Tão pequeno, mas tão dominante. Controverso, mas interessante. O Sheriff não é um clube comum. Não é preciso abrir completamente a cortina para entender isso mas, na verdade, esse «descortinar» da história deste clube moldavo, com tudo o que acarreta a nível geopolítico, não é uma tarefa fácil ou sequer possível.
Para começar, um dos adjetivos acima utilizados já é apenas parcialmente correto. É bem possível que Moldávia não seja o topónimo certo, tanto na visão dos habitantes desse país como dos adeptos deste clube que representa a região da Transnístria, que se e autoproclamou independente em 1990 e desde aí existe conforme as suas próprias regras.
O clube é um símbolo de um conflito que dura há muito tempo e põe em causa fronteiras. Nasceu desse separatismo transnístrio, mas rapidamente cresceu às custas de um império obscuro para se tornar um gigante no contexto do futebol do país, com alguma competitividade a nível europeu.
Glória quase imediata, by KGB
Foi em 1996, na cidade de Tiráspol, que este clube nasceu. Então com o nome de FC Tiras, que só durou até ao ano seguinte devido a um rebranding que aproximou a equipa ainda mais do seu principal patrocinador: o conglomerado «Sheriff», que para além do clube é também dono de uma cadeia de gasolineiras, de supermercados, canal televisivo, agência de publicidade, empresas de telecomunicações, construção e várias fábricas.
Foi sob estas condições que ascendeu ao principal escalão do futebol moldavo, logo na temporada de 1998/99. Nesse ano conquistaram a Taça da Moldávia pela primeira vez, e na temporada seguinte, a primeira do novo milénio, conquistaram o primeiro título de campeão nacional, apenas cinco anos após a fundação do clube.

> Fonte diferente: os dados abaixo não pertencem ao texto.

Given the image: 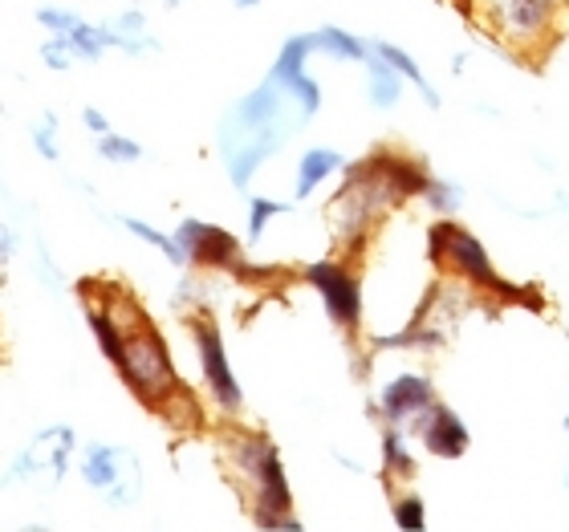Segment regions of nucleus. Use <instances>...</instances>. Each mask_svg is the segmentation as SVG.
<instances>
[{
	"label": "nucleus",
	"instance_id": "1",
	"mask_svg": "<svg viewBox=\"0 0 569 532\" xmlns=\"http://www.w3.org/2000/svg\"><path fill=\"white\" fill-rule=\"evenodd\" d=\"M427 179H431L427 167L399 151H379L358 159V163H346V183L326 203L333 240L346 252H358L382 215L395 212L399 203L423 195Z\"/></svg>",
	"mask_w": 569,
	"mask_h": 532
},
{
	"label": "nucleus",
	"instance_id": "2",
	"mask_svg": "<svg viewBox=\"0 0 569 532\" xmlns=\"http://www.w3.org/2000/svg\"><path fill=\"white\" fill-rule=\"evenodd\" d=\"M220 455L232 475V484L249 496V512L257 529H306L293 512V488L284 475V460L277 443L261 431H224L220 435Z\"/></svg>",
	"mask_w": 569,
	"mask_h": 532
},
{
	"label": "nucleus",
	"instance_id": "3",
	"mask_svg": "<svg viewBox=\"0 0 569 532\" xmlns=\"http://www.w3.org/2000/svg\"><path fill=\"white\" fill-rule=\"evenodd\" d=\"M110 305L122 321V354L114 362L119 379L127 382V391L151 406V411H163L167 402L183 394V382H179V370L171 362V350H167L163 333L154 330V321L142 313V305L131 293L122 289H110Z\"/></svg>",
	"mask_w": 569,
	"mask_h": 532
},
{
	"label": "nucleus",
	"instance_id": "4",
	"mask_svg": "<svg viewBox=\"0 0 569 532\" xmlns=\"http://www.w3.org/2000/svg\"><path fill=\"white\" fill-rule=\"evenodd\" d=\"M480 29L517 58H541L561 29L566 0H472Z\"/></svg>",
	"mask_w": 569,
	"mask_h": 532
},
{
	"label": "nucleus",
	"instance_id": "5",
	"mask_svg": "<svg viewBox=\"0 0 569 532\" xmlns=\"http://www.w3.org/2000/svg\"><path fill=\"white\" fill-rule=\"evenodd\" d=\"M427 252L431 261L439 264L443 272H451L460 284L476 289V293H509L505 281L492 269V257H488L485 240L460 228L451 215H439L436 224L427 228Z\"/></svg>",
	"mask_w": 569,
	"mask_h": 532
},
{
	"label": "nucleus",
	"instance_id": "6",
	"mask_svg": "<svg viewBox=\"0 0 569 532\" xmlns=\"http://www.w3.org/2000/svg\"><path fill=\"white\" fill-rule=\"evenodd\" d=\"M73 451H78V435H73V426L66 423H53L46 431H37L24 451L12 460V468L4 472V484H46V488H58L70 472V460Z\"/></svg>",
	"mask_w": 569,
	"mask_h": 532
},
{
	"label": "nucleus",
	"instance_id": "7",
	"mask_svg": "<svg viewBox=\"0 0 569 532\" xmlns=\"http://www.w3.org/2000/svg\"><path fill=\"white\" fill-rule=\"evenodd\" d=\"M82 480L98 496H107L110 509H131L142 496L139 460H134V451L119 448V443H90L82 451Z\"/></svg>",
	"mask_w": 569,
	"mask_h": 532
},
{
	"label": "nucleus",
	"instance_id": "8",
	"mask_svg": "<svg viewBox=\"0 0 569 532\" xmlns=\"http://www.w3.org/2000/svg\"><path fill=\"white\" fill-rule=\"evenodd\" d=\"M191 342H196V358H200V374L203 387L212 394V402L232 419V414L244 411V391L237 382V370L228 362V345L220 338V325H216L208 313L191 318Z\"/></svg>",
	"mask_w": 569,
	"mask_h": 532
},
{
	"label": "nucleus",
	"instance_id": "9",
	"mask_svg": "<svg viewBox=\"0 0 569 532\" xmlns=\"http://www.w3.org/2000/svg\"><path fill=\"white\" fill-rule=\"evenodd\" d=\"M306 284L321 297L330 321L342 333H358L362 325V281L346 261H313L306 264Z\"/></svg>",
	"mask_w": 569,
	"mask_h": 532
},
{
	"label": "nucleus",
	"instance_id": "10",
	"mask_svg": "<svg viewBox=\"0 0 569 532\" xmlns=\"http://www.w3.org/2000/svg\"><path fill=\"white\" fill-rule=\"evenodd\" d=\"M313 53H318V49H313V37L293 33L281 46V53H277L273 70H269V78L293 98V107L301 110L306 119H313L321 110V86H318V78L309 73V58H313Z\"/></svg>",
	"mask_w": 569,
	"mask_h": 532
},
{
	"label": "nucleus",
	"instance_id": "11",
	"mask_svg": "<svg viewBox=\"0 0 569 532\" xmlns=\"http://www.w3.org/2000/svg\"><path fill=\"white\" fill-rule=\"evenodd\" d=\"M176 240L188 264L196 269H216V272H237L244 264V249H240V240L220 224H208V220H179L176 228Z\"/></svg>",
	"mask_w": 569,
	"mask_h": 532
},
{
	"label": "nucleus",
	"instance_id": "12",
	"mask_svg": "<svg viewBox=\"0 0 569 532\" xmlns=\"http://www.w3.org/2000/svg\"><path fill=\"white\" fill-rule=\"evenodd\" d=\"M436 399H439L436 382L427 379V374H419V370H407V374H395L379 391V411L375 414H379L382 423H395L411 431V423H416Z\"/></svg>",
	"mask_w": 569,
	"mask_h": 532
},
{
	"label": "nucleus",
	"instance_id": "13",
	"mask_svg": "<svg viewBox=\"0 0 569 532\" xmlns=\"http://www.w3.org/2000/svg\"><path fill=\"white\" fill-rule=\"evenodd\" d=\"M411 431H416V439L423 443L427 455H439V460H460L463 451H468V443H472L468 423L451 411L448 402H439V399L411 423Z\"/></svg>",
	"mask_w": 569,
	"mask_h": 532
},
{
	"label": "nucleus",
	"instance_id": "14",
	"mask_svg": "<svg viewBox=\"0 0 569 532\" xmlns=\"http://www.w3.org/2000/svg\"><path fill=\"white\" fill-rule=\"evenodd\" d=\"M338 171H346L342 151H333V147H309V151H301V159H297L293 195L297 200H309V195H313L330 175H338Z\"/></svg>",
	"mask_w": 569,
	"mask_h": 532
},
{
	"label": "nucleus",
	"instance_id": "15",
	"mask_svg": "<svg viewBox=\"0 0 569 532\" xmlns=\"http://www.w3.org/2000/svg\"><path fill=\"white\" fill-rule=\"evenodd\" d=\"M102 33H107L110 49H122L127 58H142V53H154L159 41L147 33V17L139 9H127L114 21H102Z\"/></svg>",
	"mask_w": 569,
	"mask_h": 532
},
{
	"label": "nucleus",
	"instance_id": "16",
	"mask_svg": "<svg viewBox=\"0 0 569 532\" xmlns=\"http://www.w3.org/2000/svg\"><path fill=\"white\" fill-rule=\"evenodd\" d=\"M367 98L375 110H395L403 102V73L395 70L391 61H382L375 49L367 58Z\"/></svg>",
	"mask_w": 569,
	"mask_h": 532
},
{
	"label": "nucleus",
	"instance_id": "17",
	"mask_svg": "<svg viewBox=\"0 0 569 532\" xmlns=\"http://www.w3.org/2000/svg\"><path fill=\"white\" fill-rule=\"evenodd\" d=\"M370 49H375V53H379L382 61H391L395 70L403 73V82H407V86H416V94L423 98V107H427V110H439V107H443V98L436 94V86L427 82V73L419 70V61L411 58L407 49L391 46V41H382V37H379V41H370Z\"/></svg>",
	"mask_w": 569,
	"mask_h": 532
},
{
	"label": "nucleus",
	"instance_id": "18",
	"mask_svg": "<svg viewBox=\"0 0 569 532\" xmlns=\"http://www.w3.org/2000/svg\"><path fill=\"white\" fill-rule=\"evenodd\" d=\"M309 37H313V49L326 53V58H333V61H355V66H367V58H370V41L346 33V29H338V24H321V29H313Z\"/></svg>",
	"mask_w": 569,
	"mask_h": 532
},
{
	"label": "nucleus",
	"instance_id": "19",
	"mask_svg": "<svg viewBox=\"0 0 569 532\" xmlns=\"http://www.w3.org/2000/svg\"><path fill=\"white\" fill-rule=\"evenodd\" d=\"M382 475L387 480H411L416 475V455L407 448V426H395V423H382Z\"/></svg>",
	"mask_w": 569,
	"mask_h": 532
},
{
	"label": "nucleus",
	"instance_id": "20",
	"mask_svg": "<svg viewBox=\"0 0 569 532\" xmlns=\"http://www.w3.org/2000/svg\"><path fill=\"white\" fill-rule=\"evenodd\" d=\"M119 224L131 232L134 240H142V244H151V249H159L167 257V261L176 264V269H183L188 264V257H183V249H179L176 237H167V232H159L154 224H147V220H139V215H119Z\"/></svg>",
	"mask_w": 569,
	"mask_h": 532
},
{
	"label": "nucleus",
	"instance_id": "21",
	"mask_svg": "<svg viewBox=\"0 0 569 532\" xmlns=\"http://www.w3.org/2000/svg\"><path fill=\"white\" fill-rule=\"evenodd\" d=\"M419 200L431 208V215H456L463 208V188L456 183V179H439V175H431L427 179V188H423V195Z\"/></svg>",
	"mask_w": 569,
	"mask_h": 532
},
{
	"label": "nucleus",
	"instance_id": "22",
	"mask_svg": "<svg viewBox=\"0 0 569 532\" xmlns=\"http://www.w3.org/2000/svg\"><path fill=\"white\" fill-rule=\"evenodd\" d=\"M66 41L73 46V53H78V61H102V53H107V33H102V24H90L82 21L73 33H66Z\"/></svg>",
	"mask_w": 569,
	"mask_h": 532
},
{
	"label": "nucleus",
	"instance_id": "23",
	"mask_svg": "<svg viewBox=\"0 0 569 532\" xmlns=\"http://www.w3.org/2000/svg\"><path fill=\"white\" fill-rule=\"evenodd\" d=\"M98 154H102L107 163L131 167V163H139V159H142V142H134L131 134H119V131L98 134Z\"/></svg>",
	"mask_w": 569,
	"mask_h": 532
},
{
	"label": "nucleus",
	"instance_id": "24",
	"mask_svg": "<svg viewBox=\"0 0 569 532\" xmlns=\"http://www.w3.org/2000/svg\"><path fill=\"white\" fill-rule=\"evenodd\" d=\"M289 212V203L284 200H269V195H252L249 200V244H257V240L264 237V228L273 224L277 215Z\"/></svg>",
	"mask_w": 569,
	"mask_h": 532
},
{
	"label": "nucleus",
	"instance_id": "25",
	"mask_svg": "<svg viewBox=\"0 0 569 532\" xmlns=\"http://www.w3.org/2000/svg\"><path fill=\"white\" fill-rule=\"evenodd\" d=\"M391 516L403 532H423L427 529V509L416 492H399V496L391 500Z\"/></svg>",
	"mask_w": 569,
	"mask_h": 532
},
{
	"label": "nucleus",
	"instance_id": "26",
	"mask_svg": "<svg viewBox=\"0 0 569 532\" xmlns=\"http://www.w3.org/2000/svg\"><path fill=\"white\" fill-rule=\"evenodd\" d=\"M33 147L41 159H49V163H58L61 151H58V114H41V122L33 127Z\"/></svg>",
	"mask_w": 569,
	"mask_h": 532
},
{
	"label": "nucleus",
	"instance_id": "27",
	"mask_svg": "<svg viewBox=\"0 0 569 532\" xmlns=\"http://www.w3.org/2000/svg\"><path fill=\"white\" fill-rule=\"evenodd\" d=\"M37 21L46 24L53 37H66V33H73V29L82 24V17H78V12H70V9H58V4H41V9H37Z\"/></svg>",
	"mask_w": 569,
	"mask_h": 532
},
{
	"label": "nucleus",
	"instance_id": "28",
	"mask_svg": "<svg viewBox=\"0 0 569 532\" xmlns=\"http://www.w3.org/2000/svg\"><path fill=\"white\" fill-rule=\"evenodd\" d=\"M41 61H46L49 70H73V61H78V53H73V46L66 41V37H49L46 46H41Z\"/></svg>",
	"mask_w": 569,
	"mask_h": 532
},
{
	"label": "nucleus",
	"instance_id": "29",
	"mask_svg": "<svg viewBox=\"0 0 569 532\" xmlns=\"http://www.w3.org/2000/svg\"><path fill=\"white\" fill-rule=\"evenodd\" d=\"M82 127H86L90 134H110V131H114V127H110V119H107V114H102L98 107H86V110H82Z\"/></svg>",
	"mask_w": 569,
	"mask_h": 532
},
{
	"label": "nucleus",
	"instance_id": "30",
	"mask_svg": "<svg viewBox=\"0 0 569 532\" xmlns=\"http://www.w3.org/2000/svg\"><path fill=\"white\" fill-rule=\"evenodd\" d=\"M12 252H17V232H12V224L0 215V261H9Z\"/></svg>",
	"mask_w": 569,
	"mask_h": 532
},
{
	"label": "nucleus",
	"instance_id": "31",
	"mask_svg": "<svg viewBox=\"0 0 569 532\" xmlns=\"http://www.w3.org/2000/svg\"><path fill=\"white\" fill-rule=\"evenodd\" d=\"M463 66H468V53H456V58H451V70L463 73Z\"/></svg>",
	"mask_w": 569,
	"mask_h": 532
},
{
	"label": "nucleus",
	"instance_id": "32",
	"mask_svg": "<svg viewBox=\"0 0 569 532\" xmlns=\"http://www.w3.org/2000/svg\"><path fill=\"white\" fill-rule=\"evenodd\" d=\"M232 4H237V9H257L261 0H232Z\"/></svg>",
	"mask_w": 569,
	"mask_h": 532
},
{
	"label": "nucleus",
	"instance_id": "33",
	"mask_svg": "<svg viewBox=\"0 0 569 532\" xmlns=\"http://www.w3.org/2000/svg\"><path fill=\"white\" fill-rule=\"evenodd\" d=\"M163 4H167V9H179V4H183V0H163Z\"/></svg>",
	"mask_w": 569,
	"mask_h": 532
},
{
	"label": "nucleus",
	"instance_id": "34",
	"mask_svg": "<svg viewBox=\"0 0 569 532\" xmlns=\"http://www.w3.org/2000/svg\"><path fill=\"white\" fill-rule=\"evenodd\" d=\"M561 426H566V431H569V414H566V419H561Z\"/></svg>",
	"mask_w": 569,
	"mask_h": 532
}]
</instances>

Pouco apreciado no país mais pobre da Europa
Para entrar ou sair da Transnístria, é preciso passar uma fronteira dupla, com dupla inspeção. Faz parte da rotina para chegar a Tiráspol, que tantos jogadores vivem diariamente por não querer viver na paisagem distópica que é a maior cidade dessa região. Não que o resto do país seja melhor, pois não deixa de ser o mais pobre do continente, mas é a preferência de muitos que por lá passam.
Para os adeptos é diferentes. São poucos, num país que prefere desportos de combate ao futebol, mas nem o facto de ser o clube de maior sucesso do país atrai minimamente o povo moldavo, que também vê o Sheriff como algo estranho.
São condições de topo, que os atletas (maioritariamente estrangeiros) encontram no clube. Desde a renovação em 2011, o Complexo Desportivo Sheriff ostenta nada menos do que três estádios: um para as competições domésticas, um completamente coberto e outro com um estilo mais ocidental, utilizado principalmente nas competições europeias. Para além disso, é mais de uma dezena de relvados para treinos, bem como um hotel, restaurantes, um hospital, ginásios e por aí fora. Uma pequena cidade, bem longe do contexto circundante.
Ultrapassar fronteiras
Depois de começar a vencer, o difícil foi parar. À semelhança da empresa que controla o FC Sheriff Tiráspol, também o clube monopolizou os títulos no futebol do país, tornando-se o campeão anunciado à partida de cada temporada.
Não fosse a discussão de fronteiras tão desgastada no contexto do clube, os 10 títulos de campeão consecutivos desde o primeiro motivaram um olhar para as competições europeias, onde o Sheriff tardava em brilhar. As dificuldades de qualificação via uma das ligas com pior classificação no coeficiente foram sentidas anualmente, e só em 2009/10, no ano do decacampeonato, conseguiram uma fase de grupos. Depois de eliminar o Slavia Praga na terceira pré-eliminatória, foram derrotados pelo Olympiacos mas caíram para a Liga Europa no play-off. Ficariam em terceiro no grupo, à frente do histórico Steaua Bucareste e atrás de Fenerbahçe e Twente,
Uma campanha de qualificação notável permitiu ao Sheriff tornar-se na primeira equipa moldava a chegar à fase de grupos da Liga dos Campeões, em 2021/22. Chegar foi impressionante, mas a verdadeira magia esteve nos resultados, numa campanha que começou com improváveis e históricas vitórias sobre o Shakhtar, em casa (2x0), e sobre o Real Madrid no Santiago Bernabéu (1x2). Depois três derrotas consecutivas, frente a Internazionale e Real Madrid, diga-se, antes de um empate com o Shakhtar permitir uns respeitáveis sete pontos e o terceiro lugar, com consequente acesso à fase a eliminar da Liga Europa. O primeiro adversário? SC Braga.